A scatter plot is a chart type that is normally used to observe and visually display the relationship between variables. The values of the variables are represented by dots.
The positioning of the dots on the vertical and horizontal axis will inform the value of the respective data point; hence, scatter plots make use of Cartesian coordinates to display the values of the variables in a data set.
Plotly Express is the easy-to-use, high-level interface to Plotly, which operates on a variety of types of data and produces easy-to-style figures. Lets plot a simple graph using plotly.express
(usually imported as px).
Simple Plotting with scatter
scatter
function accepts two lists, one for x coordinates and another one for y coordinates.
# x and y given as array_like objects
import plotly.express as px
fig = px.scatter(x=[0, 1, 2, 3, 4], y=[0, 1, 4, 9, 16])
fig.show()
Run this code and your default browser will open where you will get an interactive graph like this one.
Passing pandas dataframe to scatter
We can use the scatter function to plot the pandas data frame. It accepts dataframe and labels for x and y axis.
# x and y given as DataFrame columns
import plotly.express as px
df = px.data.iris() # iris is a pandas DataFrame
fig = px.scatter(df, x="sepal_width", y="sepal_length")
fig.show()
Run this code and you will get this graph in the browser.
Setting size and color with column names
To plot the graph with variable-sized circular marks, we use the size
argument. Note that color and size data are added to hover information. You can add other columns to hover data with the hover_data
argument of px.scatter
.
import plotly.express as px
df = px.data.iris()
fig = px.scatter(df, x="sepal_width", y="sepal_length", color="species",
size='petal_length', hover_data=['petal_width'])
fig.show()
Run this code and observe the difference in the size of circular marks.
Color can be continuous as follows
import plotly.express as px
df = px.data.iris()
fig = px.scatter(df, x="sepal_width", y="sepal_length", color='petal_length')
fig.show()
Now by just looking at the color, you can estimate the value of petal_length.
Symbol (labels)
Symbols are used to differentiate data from different categories. The symbol argument can be mapped to the column as well.
import plotly.express as px
df = px.data.iris()
fig = px.scatter(df, x="sepal_width", y="sepal_length", color="species", symbol="species")
fig.show()
Different symbols are assigned as per species available in the data.
Scatter Plot And categorical axes
We can present the variable in categorical form such as group like medals.
import plotly.express as px
df = px.data.medals_long()
fig = px.scatter(df, y="nation", x="count", color="medal", symbol="medal")

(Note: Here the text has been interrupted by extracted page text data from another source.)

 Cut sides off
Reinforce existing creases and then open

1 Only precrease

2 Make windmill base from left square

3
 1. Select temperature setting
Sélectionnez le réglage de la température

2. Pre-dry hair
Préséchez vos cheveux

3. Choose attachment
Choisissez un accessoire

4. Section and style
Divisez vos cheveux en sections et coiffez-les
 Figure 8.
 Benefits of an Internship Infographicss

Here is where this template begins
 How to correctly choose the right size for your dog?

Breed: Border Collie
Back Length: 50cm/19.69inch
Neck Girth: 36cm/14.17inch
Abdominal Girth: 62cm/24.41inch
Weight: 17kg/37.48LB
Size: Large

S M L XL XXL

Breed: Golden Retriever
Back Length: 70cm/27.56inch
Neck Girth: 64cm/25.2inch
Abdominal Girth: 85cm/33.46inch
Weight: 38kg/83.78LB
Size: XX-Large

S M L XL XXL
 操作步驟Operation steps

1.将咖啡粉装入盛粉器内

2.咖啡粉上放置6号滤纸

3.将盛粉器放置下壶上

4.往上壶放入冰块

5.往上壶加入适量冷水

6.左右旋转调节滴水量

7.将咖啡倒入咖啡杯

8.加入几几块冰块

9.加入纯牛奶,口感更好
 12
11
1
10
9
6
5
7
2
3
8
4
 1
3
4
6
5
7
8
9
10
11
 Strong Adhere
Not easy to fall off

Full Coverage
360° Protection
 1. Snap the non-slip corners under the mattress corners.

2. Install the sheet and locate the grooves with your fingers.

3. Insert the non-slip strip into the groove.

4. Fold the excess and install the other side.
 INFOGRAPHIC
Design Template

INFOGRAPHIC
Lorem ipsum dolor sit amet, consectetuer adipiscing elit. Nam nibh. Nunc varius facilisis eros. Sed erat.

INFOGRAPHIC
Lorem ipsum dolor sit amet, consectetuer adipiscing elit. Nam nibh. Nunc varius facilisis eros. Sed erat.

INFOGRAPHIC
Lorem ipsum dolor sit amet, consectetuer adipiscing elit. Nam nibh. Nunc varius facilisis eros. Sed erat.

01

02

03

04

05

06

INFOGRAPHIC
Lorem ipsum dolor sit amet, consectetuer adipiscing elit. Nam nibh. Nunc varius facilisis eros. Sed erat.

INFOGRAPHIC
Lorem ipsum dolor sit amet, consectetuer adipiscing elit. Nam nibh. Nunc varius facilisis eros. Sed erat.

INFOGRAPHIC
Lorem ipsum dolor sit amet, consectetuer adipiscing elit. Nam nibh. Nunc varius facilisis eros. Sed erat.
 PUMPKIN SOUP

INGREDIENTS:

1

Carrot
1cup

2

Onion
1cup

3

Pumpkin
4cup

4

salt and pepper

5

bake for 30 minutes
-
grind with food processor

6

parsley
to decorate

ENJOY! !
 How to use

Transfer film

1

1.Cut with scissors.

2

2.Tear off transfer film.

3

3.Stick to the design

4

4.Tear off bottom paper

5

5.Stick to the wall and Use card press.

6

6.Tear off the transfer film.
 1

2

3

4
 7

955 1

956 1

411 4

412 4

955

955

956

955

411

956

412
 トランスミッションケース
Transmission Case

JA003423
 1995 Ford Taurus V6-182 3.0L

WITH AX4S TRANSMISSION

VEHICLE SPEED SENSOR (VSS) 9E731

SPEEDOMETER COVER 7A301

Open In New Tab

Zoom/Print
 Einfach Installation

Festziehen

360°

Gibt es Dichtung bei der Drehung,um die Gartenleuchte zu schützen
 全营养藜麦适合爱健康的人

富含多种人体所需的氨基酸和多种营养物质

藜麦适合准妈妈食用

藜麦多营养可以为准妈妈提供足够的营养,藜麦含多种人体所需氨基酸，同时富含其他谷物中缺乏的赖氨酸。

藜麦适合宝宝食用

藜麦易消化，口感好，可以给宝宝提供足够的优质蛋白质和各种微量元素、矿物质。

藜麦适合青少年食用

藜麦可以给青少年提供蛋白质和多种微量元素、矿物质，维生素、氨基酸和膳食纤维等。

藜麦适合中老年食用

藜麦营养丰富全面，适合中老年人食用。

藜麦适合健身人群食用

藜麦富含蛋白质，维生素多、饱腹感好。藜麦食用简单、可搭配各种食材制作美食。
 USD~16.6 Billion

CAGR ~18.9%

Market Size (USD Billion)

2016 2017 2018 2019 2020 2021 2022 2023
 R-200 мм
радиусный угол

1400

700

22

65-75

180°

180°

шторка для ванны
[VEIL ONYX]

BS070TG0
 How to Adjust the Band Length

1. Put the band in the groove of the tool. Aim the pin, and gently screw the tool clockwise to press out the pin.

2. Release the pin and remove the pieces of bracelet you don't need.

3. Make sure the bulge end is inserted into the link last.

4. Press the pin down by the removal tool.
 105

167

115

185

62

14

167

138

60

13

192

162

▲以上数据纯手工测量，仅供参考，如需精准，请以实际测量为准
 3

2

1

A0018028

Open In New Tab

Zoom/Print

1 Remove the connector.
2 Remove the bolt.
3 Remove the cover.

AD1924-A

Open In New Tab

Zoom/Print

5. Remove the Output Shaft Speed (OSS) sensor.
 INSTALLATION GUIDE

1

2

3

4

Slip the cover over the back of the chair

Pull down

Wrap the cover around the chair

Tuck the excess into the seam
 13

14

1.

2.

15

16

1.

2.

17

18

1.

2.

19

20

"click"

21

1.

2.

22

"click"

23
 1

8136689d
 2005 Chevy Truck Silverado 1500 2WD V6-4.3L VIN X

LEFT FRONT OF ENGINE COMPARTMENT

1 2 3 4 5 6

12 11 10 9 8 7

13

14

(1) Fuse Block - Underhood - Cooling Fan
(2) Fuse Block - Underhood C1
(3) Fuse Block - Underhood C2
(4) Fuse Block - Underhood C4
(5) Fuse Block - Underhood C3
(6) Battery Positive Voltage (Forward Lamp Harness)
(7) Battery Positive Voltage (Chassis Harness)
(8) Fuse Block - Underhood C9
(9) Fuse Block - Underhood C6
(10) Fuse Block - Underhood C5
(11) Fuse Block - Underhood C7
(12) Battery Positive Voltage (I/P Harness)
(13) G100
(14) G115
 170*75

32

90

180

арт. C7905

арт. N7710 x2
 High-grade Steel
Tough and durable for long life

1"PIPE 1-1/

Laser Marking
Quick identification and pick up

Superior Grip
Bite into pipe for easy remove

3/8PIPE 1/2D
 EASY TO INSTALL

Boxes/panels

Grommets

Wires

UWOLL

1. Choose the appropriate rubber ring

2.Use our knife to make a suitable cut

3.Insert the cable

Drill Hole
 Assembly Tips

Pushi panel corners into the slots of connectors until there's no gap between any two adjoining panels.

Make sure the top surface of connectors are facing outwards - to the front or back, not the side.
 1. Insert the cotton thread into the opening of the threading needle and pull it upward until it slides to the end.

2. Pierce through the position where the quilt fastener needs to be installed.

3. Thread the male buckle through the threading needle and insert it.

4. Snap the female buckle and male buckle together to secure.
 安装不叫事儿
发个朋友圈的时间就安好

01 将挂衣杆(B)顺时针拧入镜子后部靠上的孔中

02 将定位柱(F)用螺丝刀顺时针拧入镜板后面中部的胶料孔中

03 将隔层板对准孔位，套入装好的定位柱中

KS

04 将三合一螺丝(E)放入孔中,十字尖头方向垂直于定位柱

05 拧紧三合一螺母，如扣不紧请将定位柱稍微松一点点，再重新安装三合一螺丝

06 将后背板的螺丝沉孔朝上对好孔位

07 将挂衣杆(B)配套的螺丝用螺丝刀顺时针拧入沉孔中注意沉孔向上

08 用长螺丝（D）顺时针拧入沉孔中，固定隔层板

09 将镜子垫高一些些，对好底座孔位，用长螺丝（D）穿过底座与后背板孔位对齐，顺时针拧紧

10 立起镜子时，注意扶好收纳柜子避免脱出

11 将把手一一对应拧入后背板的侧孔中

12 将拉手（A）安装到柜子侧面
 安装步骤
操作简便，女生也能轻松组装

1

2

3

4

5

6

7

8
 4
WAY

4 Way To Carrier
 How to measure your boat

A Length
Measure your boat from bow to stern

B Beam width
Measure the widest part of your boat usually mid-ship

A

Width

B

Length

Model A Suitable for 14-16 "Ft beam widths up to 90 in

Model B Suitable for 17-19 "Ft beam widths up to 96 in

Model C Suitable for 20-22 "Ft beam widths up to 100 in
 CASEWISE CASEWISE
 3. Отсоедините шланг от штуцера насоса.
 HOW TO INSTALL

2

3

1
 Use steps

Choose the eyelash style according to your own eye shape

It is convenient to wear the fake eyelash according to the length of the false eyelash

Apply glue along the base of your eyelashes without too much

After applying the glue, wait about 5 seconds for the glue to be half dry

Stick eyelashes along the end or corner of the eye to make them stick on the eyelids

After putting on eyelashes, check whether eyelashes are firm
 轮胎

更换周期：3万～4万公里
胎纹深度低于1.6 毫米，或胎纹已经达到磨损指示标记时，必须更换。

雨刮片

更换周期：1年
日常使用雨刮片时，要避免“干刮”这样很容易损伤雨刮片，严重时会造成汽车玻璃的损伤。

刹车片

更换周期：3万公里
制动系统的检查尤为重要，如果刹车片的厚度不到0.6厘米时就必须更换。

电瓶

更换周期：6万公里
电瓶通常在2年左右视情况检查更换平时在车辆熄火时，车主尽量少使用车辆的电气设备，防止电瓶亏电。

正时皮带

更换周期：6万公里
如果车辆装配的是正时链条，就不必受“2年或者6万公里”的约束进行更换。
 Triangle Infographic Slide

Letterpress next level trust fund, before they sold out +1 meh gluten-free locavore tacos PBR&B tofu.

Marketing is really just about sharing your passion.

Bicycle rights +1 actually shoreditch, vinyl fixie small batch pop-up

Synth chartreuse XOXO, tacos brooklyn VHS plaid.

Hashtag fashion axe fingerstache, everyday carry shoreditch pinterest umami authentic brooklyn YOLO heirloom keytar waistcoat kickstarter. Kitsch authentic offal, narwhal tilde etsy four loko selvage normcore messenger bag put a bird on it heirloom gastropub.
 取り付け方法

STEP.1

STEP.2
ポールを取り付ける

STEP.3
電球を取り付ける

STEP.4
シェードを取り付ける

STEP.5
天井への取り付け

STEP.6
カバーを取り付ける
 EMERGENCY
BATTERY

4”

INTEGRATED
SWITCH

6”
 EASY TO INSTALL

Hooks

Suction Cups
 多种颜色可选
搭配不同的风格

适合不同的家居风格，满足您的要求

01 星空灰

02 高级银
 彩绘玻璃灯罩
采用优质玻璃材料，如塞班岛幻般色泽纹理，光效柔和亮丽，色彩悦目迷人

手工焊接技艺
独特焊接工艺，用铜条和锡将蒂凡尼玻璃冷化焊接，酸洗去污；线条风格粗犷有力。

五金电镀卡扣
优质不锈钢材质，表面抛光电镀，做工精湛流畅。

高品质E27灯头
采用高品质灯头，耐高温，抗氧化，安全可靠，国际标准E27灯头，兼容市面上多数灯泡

#to increase the size of circular marks in graph
fig.update_traces(marker_size=10)
fig.show()
Error bars with scatter plot
Error bars are used to represent uncertainty in data.
import plotly.express as px
df = px.data.iris()
#adding an extra column in dataframe for using it to plot error bars
df["e"] = df["sepal_width"]/100
fig = px.scatter(df, x="sepal_width", y="sepal_length", color="species",
error_x="e", error_y="e")
fig.show()
Marginal Distribution Plots
Marginal distribution plots are small subplots above or to the right of the main plot, which show the distribution of data along only one dimension.
Marginal can be ‘histogram’, ‘rug’, ‘box’ or ‘violin’.
import plotly.express as px
df = px.data.iris()
fig = px.scatter(df, x="sepal_length", y="sepal_width", marginal_x="histogram", marginal_y="rug")
fig.show()
The side along the presence of data distribution makes it easier to understand the distribution of each variable.